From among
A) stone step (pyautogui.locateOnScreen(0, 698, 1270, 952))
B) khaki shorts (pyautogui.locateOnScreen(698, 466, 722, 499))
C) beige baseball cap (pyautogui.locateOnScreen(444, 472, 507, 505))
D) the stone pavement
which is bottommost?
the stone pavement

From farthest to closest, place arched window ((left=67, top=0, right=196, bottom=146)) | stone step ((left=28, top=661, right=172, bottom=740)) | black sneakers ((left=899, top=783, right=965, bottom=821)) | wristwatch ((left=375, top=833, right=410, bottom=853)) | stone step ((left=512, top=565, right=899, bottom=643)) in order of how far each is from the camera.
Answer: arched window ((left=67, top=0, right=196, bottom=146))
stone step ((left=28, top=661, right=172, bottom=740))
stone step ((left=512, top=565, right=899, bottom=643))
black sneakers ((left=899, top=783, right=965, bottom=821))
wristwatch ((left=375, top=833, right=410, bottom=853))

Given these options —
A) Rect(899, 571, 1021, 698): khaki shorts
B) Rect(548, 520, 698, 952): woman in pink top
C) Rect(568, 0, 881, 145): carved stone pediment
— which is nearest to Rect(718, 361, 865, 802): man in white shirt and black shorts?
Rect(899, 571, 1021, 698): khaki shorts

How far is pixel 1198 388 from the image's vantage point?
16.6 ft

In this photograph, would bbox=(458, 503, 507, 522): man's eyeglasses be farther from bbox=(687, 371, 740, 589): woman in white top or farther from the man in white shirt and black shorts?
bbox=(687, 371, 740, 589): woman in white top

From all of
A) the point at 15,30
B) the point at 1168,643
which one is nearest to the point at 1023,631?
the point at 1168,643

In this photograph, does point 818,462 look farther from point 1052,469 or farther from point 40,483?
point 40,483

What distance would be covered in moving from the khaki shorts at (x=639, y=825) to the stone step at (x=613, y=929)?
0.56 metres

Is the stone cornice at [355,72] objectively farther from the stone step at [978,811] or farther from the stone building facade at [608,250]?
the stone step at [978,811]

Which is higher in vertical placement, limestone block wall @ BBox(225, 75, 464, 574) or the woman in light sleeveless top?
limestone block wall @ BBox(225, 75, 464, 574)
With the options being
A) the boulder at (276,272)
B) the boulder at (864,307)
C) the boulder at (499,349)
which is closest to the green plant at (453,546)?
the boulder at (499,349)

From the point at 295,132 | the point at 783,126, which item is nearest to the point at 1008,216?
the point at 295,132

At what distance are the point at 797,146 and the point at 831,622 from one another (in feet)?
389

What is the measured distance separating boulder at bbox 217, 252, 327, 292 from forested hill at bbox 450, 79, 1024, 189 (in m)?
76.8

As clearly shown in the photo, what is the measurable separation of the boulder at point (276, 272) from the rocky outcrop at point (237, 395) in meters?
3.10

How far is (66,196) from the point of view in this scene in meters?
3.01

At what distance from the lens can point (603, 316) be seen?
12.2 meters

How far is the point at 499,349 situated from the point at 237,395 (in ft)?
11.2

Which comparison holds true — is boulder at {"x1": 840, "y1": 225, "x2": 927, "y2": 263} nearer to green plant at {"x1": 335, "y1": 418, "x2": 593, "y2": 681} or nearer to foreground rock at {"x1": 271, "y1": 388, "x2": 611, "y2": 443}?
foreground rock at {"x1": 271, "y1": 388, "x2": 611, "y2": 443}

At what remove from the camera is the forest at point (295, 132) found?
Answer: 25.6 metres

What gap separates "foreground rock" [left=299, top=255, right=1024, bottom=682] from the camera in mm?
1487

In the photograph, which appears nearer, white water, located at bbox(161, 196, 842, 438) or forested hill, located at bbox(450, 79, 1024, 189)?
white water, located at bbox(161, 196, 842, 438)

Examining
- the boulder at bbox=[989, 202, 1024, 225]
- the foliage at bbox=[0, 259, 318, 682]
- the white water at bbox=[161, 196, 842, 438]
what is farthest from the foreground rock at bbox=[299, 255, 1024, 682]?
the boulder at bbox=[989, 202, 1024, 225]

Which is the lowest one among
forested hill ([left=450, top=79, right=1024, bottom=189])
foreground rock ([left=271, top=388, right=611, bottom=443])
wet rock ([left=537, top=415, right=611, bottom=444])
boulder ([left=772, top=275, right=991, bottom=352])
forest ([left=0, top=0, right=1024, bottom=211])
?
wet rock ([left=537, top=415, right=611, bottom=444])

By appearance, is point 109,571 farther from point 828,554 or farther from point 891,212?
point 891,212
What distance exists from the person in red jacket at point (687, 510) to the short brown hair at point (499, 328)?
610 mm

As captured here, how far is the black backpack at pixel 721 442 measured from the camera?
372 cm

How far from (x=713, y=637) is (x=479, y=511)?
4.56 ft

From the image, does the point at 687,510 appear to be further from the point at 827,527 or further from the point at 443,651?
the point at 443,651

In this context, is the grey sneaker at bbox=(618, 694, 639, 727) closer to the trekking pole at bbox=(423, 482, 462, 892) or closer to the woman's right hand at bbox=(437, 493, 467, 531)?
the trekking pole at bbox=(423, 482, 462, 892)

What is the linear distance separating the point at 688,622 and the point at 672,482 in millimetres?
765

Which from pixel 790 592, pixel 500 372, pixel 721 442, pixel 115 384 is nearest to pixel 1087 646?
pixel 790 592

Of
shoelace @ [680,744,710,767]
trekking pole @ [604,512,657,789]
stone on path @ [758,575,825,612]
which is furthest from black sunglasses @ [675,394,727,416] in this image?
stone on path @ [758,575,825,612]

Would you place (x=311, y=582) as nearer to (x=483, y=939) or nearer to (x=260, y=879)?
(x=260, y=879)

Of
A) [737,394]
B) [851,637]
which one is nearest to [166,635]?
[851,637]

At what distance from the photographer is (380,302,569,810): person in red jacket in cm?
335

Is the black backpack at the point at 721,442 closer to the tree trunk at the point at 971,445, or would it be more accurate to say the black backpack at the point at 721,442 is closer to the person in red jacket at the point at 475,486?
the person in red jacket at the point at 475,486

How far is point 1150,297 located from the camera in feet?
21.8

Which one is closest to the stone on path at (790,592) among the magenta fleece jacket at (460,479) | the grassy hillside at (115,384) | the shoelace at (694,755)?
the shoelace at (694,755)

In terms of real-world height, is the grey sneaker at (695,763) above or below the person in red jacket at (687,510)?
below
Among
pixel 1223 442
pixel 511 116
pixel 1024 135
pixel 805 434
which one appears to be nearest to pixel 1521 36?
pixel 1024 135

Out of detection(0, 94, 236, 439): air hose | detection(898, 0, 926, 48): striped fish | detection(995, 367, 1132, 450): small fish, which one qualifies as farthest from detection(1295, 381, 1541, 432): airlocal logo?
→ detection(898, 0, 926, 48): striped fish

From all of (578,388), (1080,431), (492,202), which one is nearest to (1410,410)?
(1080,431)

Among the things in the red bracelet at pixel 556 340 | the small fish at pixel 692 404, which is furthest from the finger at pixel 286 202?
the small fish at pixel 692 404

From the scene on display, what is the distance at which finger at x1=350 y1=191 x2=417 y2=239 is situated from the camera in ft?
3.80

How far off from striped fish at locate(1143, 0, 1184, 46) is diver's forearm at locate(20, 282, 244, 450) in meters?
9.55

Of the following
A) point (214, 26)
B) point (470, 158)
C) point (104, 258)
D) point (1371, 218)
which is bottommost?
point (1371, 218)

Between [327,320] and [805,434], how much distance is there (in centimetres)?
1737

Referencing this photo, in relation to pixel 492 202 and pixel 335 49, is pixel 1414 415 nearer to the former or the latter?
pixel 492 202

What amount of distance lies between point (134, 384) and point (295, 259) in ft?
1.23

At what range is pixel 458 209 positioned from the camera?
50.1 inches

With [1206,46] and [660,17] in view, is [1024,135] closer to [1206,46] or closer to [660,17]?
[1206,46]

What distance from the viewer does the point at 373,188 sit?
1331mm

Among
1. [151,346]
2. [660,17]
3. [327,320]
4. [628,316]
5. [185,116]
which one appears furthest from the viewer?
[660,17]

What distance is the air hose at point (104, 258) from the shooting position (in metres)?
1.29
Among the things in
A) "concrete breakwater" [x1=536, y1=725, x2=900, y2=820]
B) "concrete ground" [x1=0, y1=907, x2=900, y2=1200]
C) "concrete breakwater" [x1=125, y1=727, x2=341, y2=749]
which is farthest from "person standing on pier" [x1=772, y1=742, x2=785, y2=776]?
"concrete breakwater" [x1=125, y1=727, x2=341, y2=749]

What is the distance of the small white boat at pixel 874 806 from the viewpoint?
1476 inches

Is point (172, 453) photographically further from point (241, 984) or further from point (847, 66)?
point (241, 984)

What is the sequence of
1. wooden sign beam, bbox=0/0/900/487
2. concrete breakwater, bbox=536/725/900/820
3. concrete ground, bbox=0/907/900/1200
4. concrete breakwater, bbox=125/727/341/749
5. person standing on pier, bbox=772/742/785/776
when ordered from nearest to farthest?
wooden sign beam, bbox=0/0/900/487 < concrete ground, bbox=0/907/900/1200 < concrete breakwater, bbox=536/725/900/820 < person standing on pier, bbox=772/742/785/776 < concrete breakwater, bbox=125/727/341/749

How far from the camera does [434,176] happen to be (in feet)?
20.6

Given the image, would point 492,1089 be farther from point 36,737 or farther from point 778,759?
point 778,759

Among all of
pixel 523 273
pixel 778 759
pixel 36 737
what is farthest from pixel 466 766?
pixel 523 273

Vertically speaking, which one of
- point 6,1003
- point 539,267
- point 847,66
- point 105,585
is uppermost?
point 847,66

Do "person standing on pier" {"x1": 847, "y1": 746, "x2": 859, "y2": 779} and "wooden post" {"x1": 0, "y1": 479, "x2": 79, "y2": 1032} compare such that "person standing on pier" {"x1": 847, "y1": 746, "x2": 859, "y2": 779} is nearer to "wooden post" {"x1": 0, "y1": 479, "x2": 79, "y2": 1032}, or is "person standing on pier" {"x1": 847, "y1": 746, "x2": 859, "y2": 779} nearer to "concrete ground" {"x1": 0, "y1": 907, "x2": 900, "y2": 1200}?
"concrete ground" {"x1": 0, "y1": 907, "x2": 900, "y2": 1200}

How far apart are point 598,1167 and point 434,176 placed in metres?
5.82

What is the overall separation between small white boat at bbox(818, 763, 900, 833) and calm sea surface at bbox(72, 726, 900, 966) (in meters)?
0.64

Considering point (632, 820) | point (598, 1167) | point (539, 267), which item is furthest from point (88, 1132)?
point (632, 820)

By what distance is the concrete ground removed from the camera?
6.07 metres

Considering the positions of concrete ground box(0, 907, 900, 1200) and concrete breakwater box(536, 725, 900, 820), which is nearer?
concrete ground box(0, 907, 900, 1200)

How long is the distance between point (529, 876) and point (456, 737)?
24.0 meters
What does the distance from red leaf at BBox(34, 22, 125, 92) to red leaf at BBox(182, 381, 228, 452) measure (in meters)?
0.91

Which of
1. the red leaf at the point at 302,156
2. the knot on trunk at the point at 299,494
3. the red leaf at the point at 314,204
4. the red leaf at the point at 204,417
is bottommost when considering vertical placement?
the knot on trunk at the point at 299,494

- - - - -

# Brief
Quote, without alteration, the final stretch of the entries: the line with "Considering point (632, 820)" onward to the last line.

# The output
Considering point (632, 820) | point (598, 1167) | point (539, 267), which item is furthest from point (88, 1132)?
point (632, 820)

By what distance is the concrete ground removed from the camera?
6.07 metres

Considering the positions of concrete ground box(0, 907, 900, 1200) and concrete breakwater box(536, 725, 900, 820), which is nearer?
concrete ground box(0, 907, 900, 1200)

How long is the distance between point (529, 876) and point (456, 737)?
24.0 meters
What does the distance from red leaf at BBox(34, 22, 125, 92) to red leaf at BBox(182, 381, 228, 452) measure (in meters)?
0.91

Which of
1. the red leaf at the point at 302,156
2. the knot on trunk at the point at 299,494
3. the red leaf at the point at 314,204
4. the red leaf at the point at 204,417
is bottommost when considering vertical placement?
the knot on trunk at the point at 299,494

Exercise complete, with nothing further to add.